RECORDS Start Marker

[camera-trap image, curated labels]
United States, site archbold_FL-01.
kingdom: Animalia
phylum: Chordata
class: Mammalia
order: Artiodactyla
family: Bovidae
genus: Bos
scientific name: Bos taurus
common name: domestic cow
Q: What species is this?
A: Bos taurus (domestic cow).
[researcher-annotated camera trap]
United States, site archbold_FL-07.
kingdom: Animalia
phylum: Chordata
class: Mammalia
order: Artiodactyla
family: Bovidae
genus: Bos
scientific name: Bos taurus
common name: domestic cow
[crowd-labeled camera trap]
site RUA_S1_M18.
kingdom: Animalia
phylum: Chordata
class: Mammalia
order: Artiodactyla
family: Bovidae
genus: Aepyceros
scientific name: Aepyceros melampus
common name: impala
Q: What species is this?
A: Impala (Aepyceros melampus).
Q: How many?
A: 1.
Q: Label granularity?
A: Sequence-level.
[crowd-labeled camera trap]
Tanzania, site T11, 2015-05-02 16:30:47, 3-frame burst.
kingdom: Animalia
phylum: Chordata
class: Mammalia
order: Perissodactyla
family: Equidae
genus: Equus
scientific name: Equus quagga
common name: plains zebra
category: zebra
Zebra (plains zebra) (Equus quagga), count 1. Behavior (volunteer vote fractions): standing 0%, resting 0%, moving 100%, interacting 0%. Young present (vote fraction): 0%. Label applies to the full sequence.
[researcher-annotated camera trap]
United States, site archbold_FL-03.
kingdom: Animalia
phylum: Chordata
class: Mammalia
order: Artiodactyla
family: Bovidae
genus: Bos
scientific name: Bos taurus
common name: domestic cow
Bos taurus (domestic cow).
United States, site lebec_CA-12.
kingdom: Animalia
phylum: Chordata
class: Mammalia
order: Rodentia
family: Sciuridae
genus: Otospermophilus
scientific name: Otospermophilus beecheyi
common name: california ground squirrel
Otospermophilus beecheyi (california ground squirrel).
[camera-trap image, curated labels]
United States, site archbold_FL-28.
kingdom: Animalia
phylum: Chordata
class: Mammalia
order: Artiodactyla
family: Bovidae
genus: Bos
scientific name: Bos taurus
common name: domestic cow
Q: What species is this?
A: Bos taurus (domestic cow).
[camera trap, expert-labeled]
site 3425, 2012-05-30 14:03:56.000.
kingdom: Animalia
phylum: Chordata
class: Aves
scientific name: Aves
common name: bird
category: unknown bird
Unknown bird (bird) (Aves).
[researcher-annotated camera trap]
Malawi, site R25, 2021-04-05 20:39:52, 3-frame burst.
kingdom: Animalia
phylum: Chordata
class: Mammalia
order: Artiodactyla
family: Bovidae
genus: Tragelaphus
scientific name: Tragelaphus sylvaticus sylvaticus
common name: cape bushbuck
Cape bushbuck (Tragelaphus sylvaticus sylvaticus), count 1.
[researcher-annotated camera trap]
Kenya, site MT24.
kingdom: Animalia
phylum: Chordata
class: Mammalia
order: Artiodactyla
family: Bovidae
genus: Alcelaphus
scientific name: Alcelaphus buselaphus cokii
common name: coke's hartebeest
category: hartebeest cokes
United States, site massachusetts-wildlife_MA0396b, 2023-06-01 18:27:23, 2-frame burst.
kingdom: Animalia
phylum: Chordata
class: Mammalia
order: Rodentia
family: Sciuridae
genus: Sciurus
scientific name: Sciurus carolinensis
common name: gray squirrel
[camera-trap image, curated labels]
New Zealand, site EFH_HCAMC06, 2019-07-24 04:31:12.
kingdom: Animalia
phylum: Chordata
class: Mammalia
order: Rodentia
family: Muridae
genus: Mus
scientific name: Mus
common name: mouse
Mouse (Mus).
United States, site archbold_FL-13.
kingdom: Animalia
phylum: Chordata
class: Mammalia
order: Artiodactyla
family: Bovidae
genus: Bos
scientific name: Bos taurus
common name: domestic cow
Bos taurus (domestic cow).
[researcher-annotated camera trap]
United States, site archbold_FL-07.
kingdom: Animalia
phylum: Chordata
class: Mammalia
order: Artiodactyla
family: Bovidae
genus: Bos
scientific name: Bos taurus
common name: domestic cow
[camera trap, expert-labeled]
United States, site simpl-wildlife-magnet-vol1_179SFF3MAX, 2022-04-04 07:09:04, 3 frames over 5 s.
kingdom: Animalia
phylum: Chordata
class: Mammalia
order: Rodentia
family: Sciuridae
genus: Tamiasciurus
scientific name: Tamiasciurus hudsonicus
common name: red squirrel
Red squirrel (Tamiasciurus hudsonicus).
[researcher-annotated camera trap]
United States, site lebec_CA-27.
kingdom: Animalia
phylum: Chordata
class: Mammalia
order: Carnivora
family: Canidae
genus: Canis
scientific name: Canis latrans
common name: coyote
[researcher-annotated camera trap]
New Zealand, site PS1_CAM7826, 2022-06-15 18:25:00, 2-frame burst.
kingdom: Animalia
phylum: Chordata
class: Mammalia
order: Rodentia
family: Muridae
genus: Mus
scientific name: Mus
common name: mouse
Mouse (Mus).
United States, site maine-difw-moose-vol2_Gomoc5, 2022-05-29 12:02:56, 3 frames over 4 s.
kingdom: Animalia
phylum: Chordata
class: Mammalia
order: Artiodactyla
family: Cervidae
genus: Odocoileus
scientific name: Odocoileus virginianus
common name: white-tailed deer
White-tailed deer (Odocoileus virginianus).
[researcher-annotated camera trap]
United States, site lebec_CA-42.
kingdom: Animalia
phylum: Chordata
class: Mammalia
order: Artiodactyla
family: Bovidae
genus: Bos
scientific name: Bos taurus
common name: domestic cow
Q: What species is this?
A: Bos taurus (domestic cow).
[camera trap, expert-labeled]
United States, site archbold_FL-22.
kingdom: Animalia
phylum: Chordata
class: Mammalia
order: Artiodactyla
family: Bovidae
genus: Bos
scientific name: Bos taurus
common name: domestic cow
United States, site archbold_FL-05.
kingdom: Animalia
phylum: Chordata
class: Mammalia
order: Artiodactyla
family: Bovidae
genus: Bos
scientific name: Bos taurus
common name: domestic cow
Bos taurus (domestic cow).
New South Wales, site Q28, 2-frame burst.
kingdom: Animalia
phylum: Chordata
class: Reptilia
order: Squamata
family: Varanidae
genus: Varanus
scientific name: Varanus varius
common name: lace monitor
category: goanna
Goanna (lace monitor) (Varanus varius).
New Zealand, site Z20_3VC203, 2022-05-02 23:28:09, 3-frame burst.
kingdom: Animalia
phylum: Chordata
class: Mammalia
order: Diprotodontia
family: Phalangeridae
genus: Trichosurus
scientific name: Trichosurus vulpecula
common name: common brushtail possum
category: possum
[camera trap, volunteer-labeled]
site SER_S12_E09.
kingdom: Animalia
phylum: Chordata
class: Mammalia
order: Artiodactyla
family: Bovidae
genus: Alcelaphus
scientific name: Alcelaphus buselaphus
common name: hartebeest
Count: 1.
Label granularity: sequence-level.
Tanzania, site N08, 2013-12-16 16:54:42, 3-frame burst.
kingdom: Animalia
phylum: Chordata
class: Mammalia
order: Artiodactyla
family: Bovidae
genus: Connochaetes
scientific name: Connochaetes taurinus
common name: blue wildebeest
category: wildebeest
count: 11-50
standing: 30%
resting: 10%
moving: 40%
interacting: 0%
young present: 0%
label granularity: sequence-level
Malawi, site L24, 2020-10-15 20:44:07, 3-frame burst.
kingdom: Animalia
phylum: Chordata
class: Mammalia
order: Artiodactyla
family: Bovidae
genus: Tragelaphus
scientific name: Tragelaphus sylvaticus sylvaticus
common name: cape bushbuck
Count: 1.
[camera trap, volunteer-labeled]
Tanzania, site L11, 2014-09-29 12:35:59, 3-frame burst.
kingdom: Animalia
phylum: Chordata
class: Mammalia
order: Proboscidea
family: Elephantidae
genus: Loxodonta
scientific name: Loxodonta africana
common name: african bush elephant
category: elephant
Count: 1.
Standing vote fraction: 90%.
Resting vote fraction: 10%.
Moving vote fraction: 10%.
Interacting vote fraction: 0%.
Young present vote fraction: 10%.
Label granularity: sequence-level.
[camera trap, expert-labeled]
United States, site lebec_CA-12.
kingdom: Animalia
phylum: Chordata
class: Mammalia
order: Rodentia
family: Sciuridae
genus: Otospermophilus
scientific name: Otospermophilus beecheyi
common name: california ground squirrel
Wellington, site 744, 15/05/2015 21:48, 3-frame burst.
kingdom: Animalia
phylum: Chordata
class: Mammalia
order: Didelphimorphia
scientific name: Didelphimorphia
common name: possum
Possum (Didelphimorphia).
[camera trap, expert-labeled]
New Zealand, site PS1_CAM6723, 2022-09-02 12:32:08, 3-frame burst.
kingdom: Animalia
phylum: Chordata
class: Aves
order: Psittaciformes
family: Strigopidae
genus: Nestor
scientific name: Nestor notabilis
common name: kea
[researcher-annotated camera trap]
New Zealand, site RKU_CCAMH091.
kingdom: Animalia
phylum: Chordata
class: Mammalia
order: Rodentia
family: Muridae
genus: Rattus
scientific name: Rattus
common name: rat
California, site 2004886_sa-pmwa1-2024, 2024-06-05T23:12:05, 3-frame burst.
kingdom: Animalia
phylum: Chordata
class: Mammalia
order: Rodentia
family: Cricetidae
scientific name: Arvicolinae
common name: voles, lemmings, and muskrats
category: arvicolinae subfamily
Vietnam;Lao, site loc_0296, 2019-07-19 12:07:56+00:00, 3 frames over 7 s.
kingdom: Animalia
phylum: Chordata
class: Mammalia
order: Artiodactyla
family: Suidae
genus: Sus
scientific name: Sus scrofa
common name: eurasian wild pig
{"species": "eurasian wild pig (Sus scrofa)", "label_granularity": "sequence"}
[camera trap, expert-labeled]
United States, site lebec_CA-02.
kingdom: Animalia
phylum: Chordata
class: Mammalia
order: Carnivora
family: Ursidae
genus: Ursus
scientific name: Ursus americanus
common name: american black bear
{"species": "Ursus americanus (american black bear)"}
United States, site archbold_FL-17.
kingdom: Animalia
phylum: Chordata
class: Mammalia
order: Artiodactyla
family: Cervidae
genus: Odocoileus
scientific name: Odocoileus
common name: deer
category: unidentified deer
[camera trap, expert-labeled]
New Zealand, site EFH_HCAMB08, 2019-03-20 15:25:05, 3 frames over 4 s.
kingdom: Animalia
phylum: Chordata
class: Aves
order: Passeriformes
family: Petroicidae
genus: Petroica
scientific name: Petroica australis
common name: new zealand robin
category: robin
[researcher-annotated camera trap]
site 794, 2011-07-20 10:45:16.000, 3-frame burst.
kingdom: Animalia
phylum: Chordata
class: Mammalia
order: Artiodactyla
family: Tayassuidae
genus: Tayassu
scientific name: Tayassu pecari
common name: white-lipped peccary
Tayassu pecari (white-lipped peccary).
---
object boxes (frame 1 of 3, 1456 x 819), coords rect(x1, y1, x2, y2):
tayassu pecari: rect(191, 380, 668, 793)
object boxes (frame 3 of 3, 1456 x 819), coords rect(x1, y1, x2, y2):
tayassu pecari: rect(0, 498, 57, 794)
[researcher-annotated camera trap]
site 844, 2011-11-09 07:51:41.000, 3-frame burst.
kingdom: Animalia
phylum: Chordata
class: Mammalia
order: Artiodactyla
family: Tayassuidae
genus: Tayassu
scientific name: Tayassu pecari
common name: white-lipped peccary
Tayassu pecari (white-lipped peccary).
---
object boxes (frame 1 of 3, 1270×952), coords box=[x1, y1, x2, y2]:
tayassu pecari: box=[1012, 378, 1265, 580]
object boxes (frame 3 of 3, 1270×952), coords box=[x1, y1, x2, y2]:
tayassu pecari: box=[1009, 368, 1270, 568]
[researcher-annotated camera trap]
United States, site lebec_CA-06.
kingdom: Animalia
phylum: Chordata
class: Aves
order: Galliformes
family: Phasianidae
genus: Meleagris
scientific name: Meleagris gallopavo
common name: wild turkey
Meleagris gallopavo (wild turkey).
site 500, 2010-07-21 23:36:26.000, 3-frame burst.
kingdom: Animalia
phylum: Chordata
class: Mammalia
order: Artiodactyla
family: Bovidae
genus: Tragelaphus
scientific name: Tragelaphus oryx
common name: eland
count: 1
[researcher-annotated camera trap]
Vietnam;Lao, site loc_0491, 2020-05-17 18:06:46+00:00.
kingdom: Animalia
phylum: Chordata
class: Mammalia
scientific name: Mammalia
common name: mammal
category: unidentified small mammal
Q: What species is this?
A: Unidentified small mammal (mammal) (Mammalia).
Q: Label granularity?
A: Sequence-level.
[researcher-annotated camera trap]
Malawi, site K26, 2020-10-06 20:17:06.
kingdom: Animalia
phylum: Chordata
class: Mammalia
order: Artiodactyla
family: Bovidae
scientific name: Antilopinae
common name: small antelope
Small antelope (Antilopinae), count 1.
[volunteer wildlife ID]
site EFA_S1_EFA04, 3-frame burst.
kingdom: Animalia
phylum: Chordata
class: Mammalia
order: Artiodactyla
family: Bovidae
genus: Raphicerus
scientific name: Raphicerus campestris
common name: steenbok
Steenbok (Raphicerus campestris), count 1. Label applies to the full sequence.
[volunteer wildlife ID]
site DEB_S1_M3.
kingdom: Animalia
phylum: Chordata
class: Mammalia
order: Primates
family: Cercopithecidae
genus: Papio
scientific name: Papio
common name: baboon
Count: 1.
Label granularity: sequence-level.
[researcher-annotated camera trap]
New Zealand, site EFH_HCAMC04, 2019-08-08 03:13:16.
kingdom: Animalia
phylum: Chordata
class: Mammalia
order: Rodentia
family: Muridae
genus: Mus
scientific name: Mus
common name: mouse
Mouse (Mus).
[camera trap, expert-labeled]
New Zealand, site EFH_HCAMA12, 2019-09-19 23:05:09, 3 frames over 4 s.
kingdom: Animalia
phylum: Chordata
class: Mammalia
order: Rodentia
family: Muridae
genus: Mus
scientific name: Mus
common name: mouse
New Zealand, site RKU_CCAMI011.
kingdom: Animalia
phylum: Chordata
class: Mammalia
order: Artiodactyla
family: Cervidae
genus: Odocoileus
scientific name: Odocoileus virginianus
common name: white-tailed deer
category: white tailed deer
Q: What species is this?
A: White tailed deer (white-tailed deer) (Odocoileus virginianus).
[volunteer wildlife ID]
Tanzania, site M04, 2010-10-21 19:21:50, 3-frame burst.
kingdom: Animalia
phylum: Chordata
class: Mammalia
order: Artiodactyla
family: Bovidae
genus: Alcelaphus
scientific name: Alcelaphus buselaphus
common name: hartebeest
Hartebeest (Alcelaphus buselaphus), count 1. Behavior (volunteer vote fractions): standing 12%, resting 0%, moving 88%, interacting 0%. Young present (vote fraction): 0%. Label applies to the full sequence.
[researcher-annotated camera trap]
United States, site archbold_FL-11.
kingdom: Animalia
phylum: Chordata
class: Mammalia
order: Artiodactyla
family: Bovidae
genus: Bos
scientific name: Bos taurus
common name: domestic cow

RECORDS End Marker

- [EXERCISE AIM]:
Where the data above reaches the line holding "Wellington, site 744, 15/05/2015", begin printing, and stop after the line holding "genus: Rattus". Each line must be reproduced exactly, with nothing else added.

- [WRITTEN REPLY]:
Wellington, site 744, 15/05/2015 21:48, 3-frame burst.
kingdom: Animalia
phylum: Chordata
class: Mammalia
order: Didelphimorphia
scientific name: Didelphimorphia
common name: possum
Possum (Didelphimorphia).
[camera trap, expert-labeled]
New Zealand, site PS1_CAM6723, 2022-09-02 12:32:08, 3-frame burst.
kingdom: Animalia
phylum: Chordata
class: Aves
order: Psittaciformes
family: Strigopidae
genus: Nestor
scientific name: Nestor notabilis
common name: kea
[researcher-annotated camera trap]
New Zealand, site RKU_CCAMH091.
kingdom: Animalia
phylum: Chordata
class: Mammalia
order: Rodentia
family: Muridae
genus: Rattus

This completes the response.